### Short problem
Can you put the records below into a JSON list of strings, one string per line and with blank lines left out?

++++ Data shown ++++

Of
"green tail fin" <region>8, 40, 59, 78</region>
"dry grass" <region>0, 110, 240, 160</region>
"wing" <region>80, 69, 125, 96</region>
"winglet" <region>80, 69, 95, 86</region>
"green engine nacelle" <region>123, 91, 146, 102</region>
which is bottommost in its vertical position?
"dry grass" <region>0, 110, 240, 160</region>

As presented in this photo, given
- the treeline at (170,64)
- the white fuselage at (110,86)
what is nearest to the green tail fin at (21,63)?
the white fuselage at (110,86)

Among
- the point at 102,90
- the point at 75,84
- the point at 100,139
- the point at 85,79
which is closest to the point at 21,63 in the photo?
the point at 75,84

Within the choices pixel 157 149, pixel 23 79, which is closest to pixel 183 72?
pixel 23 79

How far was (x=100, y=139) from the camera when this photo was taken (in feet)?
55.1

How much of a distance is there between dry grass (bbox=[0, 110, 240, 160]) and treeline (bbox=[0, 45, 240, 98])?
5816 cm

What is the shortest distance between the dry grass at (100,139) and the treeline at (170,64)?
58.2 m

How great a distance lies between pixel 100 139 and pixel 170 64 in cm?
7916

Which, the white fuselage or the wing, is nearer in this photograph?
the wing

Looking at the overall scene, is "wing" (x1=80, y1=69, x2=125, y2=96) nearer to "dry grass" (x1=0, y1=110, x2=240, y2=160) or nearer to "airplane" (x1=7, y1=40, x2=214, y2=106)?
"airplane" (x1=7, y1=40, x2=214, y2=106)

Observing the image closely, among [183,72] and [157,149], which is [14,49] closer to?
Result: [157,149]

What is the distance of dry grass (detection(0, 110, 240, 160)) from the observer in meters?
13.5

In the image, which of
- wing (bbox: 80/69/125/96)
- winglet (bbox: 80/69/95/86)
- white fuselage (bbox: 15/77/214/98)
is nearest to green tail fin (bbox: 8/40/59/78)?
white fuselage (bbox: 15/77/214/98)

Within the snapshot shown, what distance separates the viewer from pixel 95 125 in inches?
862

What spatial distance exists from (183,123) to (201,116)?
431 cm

++++

### Answer to the task
[
  "Of",
  "\"green tail fin\" <region>8, 40, 59, 78</region>",
  "\"dry grass\" <region>0, 110, 240, 160</region>",
  "\"wing\" <region>80, 69, 125, 96</region>",
  "\"winglet\" <region>80, 69, 95, 86</region>",
  "\"green engine nacelle\" <region>123, 91, 146, 102</region>",
  "which is bottommost in its vertical position?",
  "\"dry grass\" <region>0, 110, 240, 160</region>",
  "As presented in this photo, given",
  "- the treeline at (170,64)",
  "- the white fuselage at (110,86)",
  "what is nearest to the green tail fin at (21,63)?",
  "the white fuselage at (110,86)",
  "Among",
  "- the point at 102,90",
  "- the point at 75,84",
  "- the point at 100,139",
  "- the point at 85,79",
  "which is closest to the point at 21,63 in the photo?",
  "the point at 75,84",
  "Within the choices pixel 157 149, pixel 23 79, which is closest to pixel 183 72?",
  "pixel 23 79",
  "How far was (x=100, y=139) from the camera when this photo was taken (in feet)?",
  "55.1",
  "How much of a distance is there between dry grass (bbox=[0, 110, 240, 160]) and treeline (bbox=[0, 45, 240, 98])?",
  "5816 cm",
  "What is the shortest distance between the dry grass at (100,139) and the treeline at (170,64)?",
  "58.2 m",
  "How great a distance lies between pixel 100 139 and pixel 170 64 in cm?",
  "7916",
  "Which, the white fuselage or the wing, is nearer in this photograph?",
  "the wing",
  "Looking at the overall scene, is \"wing\" (x1=80, y1=69, x2=125, y2=96) nearer to \"dry grass\" (x1=0, y1=110, x2=240, y2=160) or nearer to \"airplane\" (x1=7, y1=40, x2=214, y2=106)?",
  "\"airplane\" (x1=7, y1=40, x2=214, y2=106)",
  "Observing the image closely, among [183,72] and [157,149], which is [14,49] closer to?",
  "Result: [157,149]",
  "What is the distance of dry grass (detection(0, 110, 240, 160)) from the observer in meters?",
  "13.5",
  "In the image, which of",
  "- wing (bbox: 80/69/125/96)",
  "- winglet (bbox: 80/69/95/86)",
  "- white fuselage (bbox: 15/77/214/98)",
  "is nearest to green tail fin (bbox: 8/40/59/78)?",
  "white fuselage (bbox: 15/77/214/98)",
  "Within the snapshot shown, what distance separates the viewer from pixel 95 125 in inches?",
  "862",
  "What spatial distance exists from (183,123) to (201,116)?",
  "431 cm"
]